[start of PROVIDED DATA]

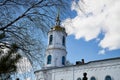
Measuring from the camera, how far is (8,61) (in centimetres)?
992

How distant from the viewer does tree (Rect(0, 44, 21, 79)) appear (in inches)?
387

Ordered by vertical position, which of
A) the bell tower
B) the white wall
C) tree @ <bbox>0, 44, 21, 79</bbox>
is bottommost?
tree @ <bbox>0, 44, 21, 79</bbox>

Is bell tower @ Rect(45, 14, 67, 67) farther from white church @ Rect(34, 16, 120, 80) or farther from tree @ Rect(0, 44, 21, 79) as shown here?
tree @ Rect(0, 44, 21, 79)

[end of PROVIDED DATA]
[start of PROVIDED DATA]

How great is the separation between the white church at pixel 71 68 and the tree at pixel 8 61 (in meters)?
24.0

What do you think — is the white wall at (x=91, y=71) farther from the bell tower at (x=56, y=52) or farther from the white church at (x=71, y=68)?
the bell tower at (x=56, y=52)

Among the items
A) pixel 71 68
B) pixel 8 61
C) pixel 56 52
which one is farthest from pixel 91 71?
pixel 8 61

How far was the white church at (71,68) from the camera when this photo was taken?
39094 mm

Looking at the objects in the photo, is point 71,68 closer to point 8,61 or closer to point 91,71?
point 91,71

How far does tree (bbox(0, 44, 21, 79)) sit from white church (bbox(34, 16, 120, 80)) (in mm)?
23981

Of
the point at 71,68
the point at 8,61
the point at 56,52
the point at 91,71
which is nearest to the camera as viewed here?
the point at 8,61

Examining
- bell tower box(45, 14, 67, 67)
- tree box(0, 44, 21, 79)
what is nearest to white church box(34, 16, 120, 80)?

[end of PROVIDED DATA]
[start of PROVIDED DATA]

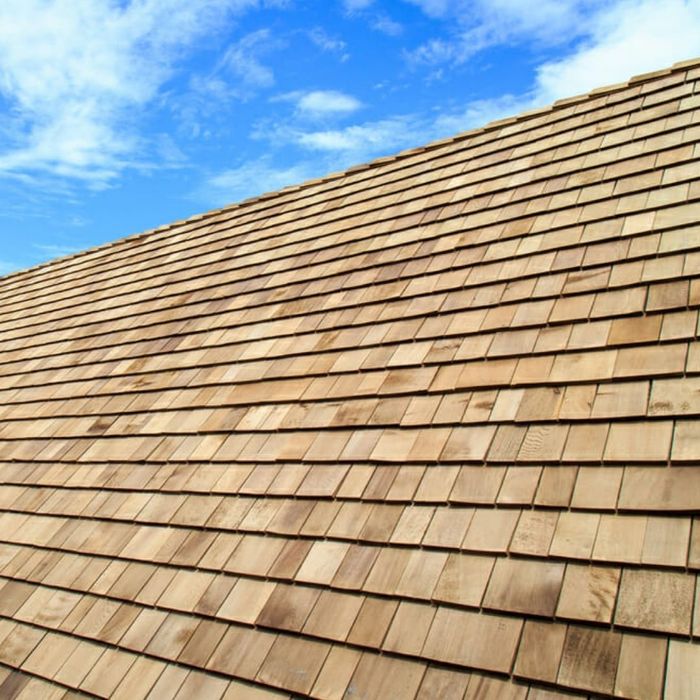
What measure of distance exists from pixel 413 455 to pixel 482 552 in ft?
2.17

[end of PROVIDED DATA]

• _WORK TO BE COMPLETED_
Pick out every line above that contains the word "point" and copy each one in full.

• _ANSWER FOR THIS EXERCISE_
Looking at the objects in the photo, is point 71,68 closer to point 8,61 or closer to point 91,71?
point 91,71
the point at 71,68
the point at 8,61
the point at 56,52
the point at 91,71
the point at 8,61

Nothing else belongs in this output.